Le choix de On, de proposer la Cloudspark à tout le monde, reste fidèle à l’ambition initiale – remettre en question les normes de genre de l’industrie dans la conception de chaussures.


« Les corps sont si différents, il n’est pas juste de [restreindre les pointures]. D’autres runners pourront apprécier ce modèle », précise Marieke.


Comme son nom l’indique, la Cloudspark a éclairé l’équipe sur une approche inclusive du design. « Nous avons une vision plus complète sur les tests et développements de tous nos projets », déclare Marieke. « À partir de maintenant, nous garderons en tête ces écarts de données et le risque de biais invisible dans la conception de nos produits ». 
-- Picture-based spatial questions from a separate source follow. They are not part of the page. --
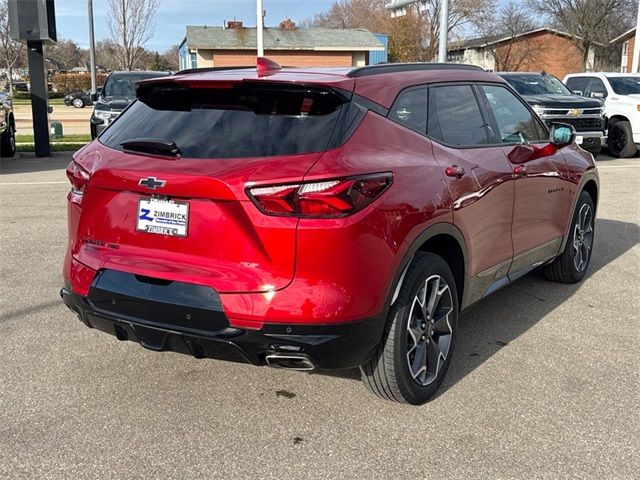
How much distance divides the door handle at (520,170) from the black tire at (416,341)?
1056 millimetres

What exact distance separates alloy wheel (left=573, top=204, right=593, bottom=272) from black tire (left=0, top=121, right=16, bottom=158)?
12.5m

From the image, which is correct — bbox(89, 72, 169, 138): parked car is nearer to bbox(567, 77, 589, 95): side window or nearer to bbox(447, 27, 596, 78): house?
bbox(567, 77, 589, 95): side window

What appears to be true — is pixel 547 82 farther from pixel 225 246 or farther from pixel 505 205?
pixel 225 246

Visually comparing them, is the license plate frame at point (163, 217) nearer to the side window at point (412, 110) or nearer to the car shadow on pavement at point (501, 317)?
the side window at point (412, 110)

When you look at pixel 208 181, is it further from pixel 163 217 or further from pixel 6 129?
pixel 6 129

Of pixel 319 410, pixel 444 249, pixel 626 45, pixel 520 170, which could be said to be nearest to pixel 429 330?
pixel 444 249

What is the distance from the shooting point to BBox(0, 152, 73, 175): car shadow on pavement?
521 inches

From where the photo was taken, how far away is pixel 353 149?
121 inches

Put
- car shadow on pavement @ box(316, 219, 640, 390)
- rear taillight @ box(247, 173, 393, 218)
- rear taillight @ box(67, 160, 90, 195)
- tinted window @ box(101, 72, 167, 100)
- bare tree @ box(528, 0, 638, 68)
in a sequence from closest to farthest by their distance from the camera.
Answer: rear taillight @ box(247, 173, 393, 218)
rear taillight @ box(67, 160, 90, 195)
car shadow on pavement @ box(316, 219, 640, 390)
tinted window @ box(101, 72, 167, 100)
bare tree @ box(528, 0, 638, 68)

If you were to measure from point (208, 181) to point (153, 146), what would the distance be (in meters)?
0.45

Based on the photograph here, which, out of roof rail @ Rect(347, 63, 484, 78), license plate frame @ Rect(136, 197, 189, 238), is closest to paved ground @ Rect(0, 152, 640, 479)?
license plate frame @ Rect(136, 197, 189, 238)

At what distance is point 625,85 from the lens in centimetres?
1675

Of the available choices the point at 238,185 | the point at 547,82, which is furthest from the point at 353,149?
the point at 547,82

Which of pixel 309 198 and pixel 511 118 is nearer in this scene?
pixel 309 198
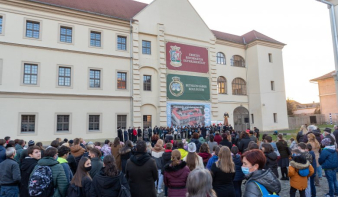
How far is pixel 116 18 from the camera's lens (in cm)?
2380

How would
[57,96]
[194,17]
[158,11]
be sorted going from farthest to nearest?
1. [194,17]
2. [158,11]
3. [57,96]

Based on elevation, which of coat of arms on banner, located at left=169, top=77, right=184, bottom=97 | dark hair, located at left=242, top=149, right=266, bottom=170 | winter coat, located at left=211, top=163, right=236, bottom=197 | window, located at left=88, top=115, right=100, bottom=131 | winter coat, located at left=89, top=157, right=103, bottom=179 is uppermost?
coat of arms on banner, located at left=169, top=77, right=184, bottom=97

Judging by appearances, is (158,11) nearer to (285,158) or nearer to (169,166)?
(285,158)

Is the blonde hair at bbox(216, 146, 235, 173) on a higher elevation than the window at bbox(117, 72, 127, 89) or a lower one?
lower

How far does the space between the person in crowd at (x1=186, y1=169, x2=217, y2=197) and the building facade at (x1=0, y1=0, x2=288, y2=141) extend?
2022cm

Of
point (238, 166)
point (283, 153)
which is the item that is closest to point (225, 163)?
point (238, 166)

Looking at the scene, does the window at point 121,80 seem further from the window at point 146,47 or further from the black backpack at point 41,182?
the black backpack at point 41,182

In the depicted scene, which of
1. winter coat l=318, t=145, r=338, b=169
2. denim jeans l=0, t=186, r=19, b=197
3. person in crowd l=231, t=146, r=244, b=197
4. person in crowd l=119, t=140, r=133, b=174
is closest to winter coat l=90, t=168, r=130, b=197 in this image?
denim jeans l=0, t=186, r=19, b=197

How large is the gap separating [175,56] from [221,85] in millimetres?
8392

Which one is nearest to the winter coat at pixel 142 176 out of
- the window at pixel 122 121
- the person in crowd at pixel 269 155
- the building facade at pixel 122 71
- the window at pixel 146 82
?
the person in crowd at pixel 269 155

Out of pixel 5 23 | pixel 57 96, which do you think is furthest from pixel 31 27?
pixel 57 96

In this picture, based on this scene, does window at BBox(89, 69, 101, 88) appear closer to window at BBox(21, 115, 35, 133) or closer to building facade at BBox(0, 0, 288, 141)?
building facade at BBox(0, 0, 288, 141)

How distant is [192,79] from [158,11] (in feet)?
28.4

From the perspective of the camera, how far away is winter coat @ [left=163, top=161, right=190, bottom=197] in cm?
460
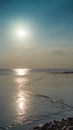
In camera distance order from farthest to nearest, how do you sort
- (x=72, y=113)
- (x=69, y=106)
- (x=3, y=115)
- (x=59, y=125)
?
(x=69, y=106)
(x=72, y=113)
(x=3, y=115)
(x=59, y=125)

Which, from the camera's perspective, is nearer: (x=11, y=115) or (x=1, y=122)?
(x=1, y=122)

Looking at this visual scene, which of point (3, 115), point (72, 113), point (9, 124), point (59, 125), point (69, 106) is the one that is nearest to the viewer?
point (59, 125)

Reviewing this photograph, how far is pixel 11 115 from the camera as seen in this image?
24062 mm

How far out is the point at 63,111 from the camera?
26.6 m

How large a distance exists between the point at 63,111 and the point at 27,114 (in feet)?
15.4

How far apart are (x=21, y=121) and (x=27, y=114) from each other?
119 inches

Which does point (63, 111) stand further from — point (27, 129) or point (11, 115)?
point (27, 129)

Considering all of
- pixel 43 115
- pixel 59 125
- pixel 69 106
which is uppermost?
pixel 69 106

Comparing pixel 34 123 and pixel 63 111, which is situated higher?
pixel 63 111

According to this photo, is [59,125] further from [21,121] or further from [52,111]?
[52,111]

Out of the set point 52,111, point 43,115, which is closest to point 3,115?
point 43,115

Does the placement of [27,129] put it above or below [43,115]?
Answer: below

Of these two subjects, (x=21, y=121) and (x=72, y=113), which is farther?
(x=72, y=113)

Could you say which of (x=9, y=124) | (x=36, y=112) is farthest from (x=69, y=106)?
(x=9, y=124)
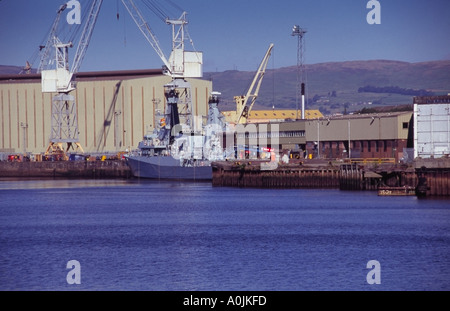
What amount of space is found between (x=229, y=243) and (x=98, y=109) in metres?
115

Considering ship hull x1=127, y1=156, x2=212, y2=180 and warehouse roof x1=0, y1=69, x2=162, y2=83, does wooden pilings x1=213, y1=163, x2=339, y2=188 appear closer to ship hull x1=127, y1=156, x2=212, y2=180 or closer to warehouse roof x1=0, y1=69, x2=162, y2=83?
ship hull x1=127, y1=156, x2=212, y2=180

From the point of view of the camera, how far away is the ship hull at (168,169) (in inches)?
4764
On s’est engagé à concevoir le même nombre de chaussures pensées à partir des anatomies féminines et masculines. Concrètement, la moitié des nouvelles chaussures développées se baseront sur une forme homme de pointure 44 et l’autre moitié sur une forme femme de pointure 39. Cela garantira une approche plus équitable pour les testeurs et testeuses des premiers prototypes, et dans le choix des personnes qui valident les design. Résultat ? Une offre de chaussures plus inclusive. Et ce n’est que le début.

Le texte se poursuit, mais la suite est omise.